### Excerpted data
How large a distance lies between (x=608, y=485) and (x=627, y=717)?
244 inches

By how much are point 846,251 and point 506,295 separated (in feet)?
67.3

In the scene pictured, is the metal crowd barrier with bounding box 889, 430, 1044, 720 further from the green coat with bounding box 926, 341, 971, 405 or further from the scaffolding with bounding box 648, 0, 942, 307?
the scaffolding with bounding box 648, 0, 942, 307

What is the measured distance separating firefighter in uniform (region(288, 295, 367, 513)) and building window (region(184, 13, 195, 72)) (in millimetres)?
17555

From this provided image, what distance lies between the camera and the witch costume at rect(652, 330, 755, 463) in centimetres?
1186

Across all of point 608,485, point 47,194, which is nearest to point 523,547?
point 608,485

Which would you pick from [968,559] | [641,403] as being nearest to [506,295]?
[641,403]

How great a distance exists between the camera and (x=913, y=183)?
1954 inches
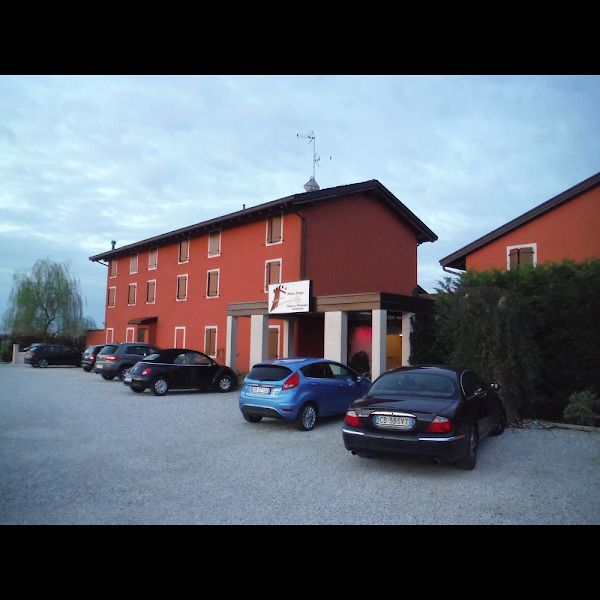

### Your objective
Rewrite all the lines above, replacing every instance of "camera" with "viewer" and leaving everything else unchanged. Leave the pictures out of your answer.

### Worked solution
How large a distance lies between (x=608, y=485) and (x=627, y=717)?
244 inches

By how much are point 846,251 and point 506,295 separated (in feet)?
67.3

In the scene pictured, is the metal crowd barrier with bounding box 889, 430, 1044, 720 further from the green coat with bounding box 926, 341, 971, 405 or further from the scaffolding with bounding box 648, 0, 942, 307?
the scaffolding with bounding box 648, 0, 942, 307

What is the measured distance separating firefighter in uniform (region(288, 295, 367, 513)) and building window (region(184, 13, 195, 72)) (in millimetres)?
17555

From this provided image, what distance lies between the viewer and the witch costume at rect(652, 330, 755, 463) in centimetres?
1186

Across all of point 608,485, point 47,194, which is nearest to point 523,547?
point 608,485

Which would you pick from [968,559] | [641,403] as being nearest to [506,295]?
[641,403]

How great a distance exists between the viewer and (x=913, y=183)?
1954 inches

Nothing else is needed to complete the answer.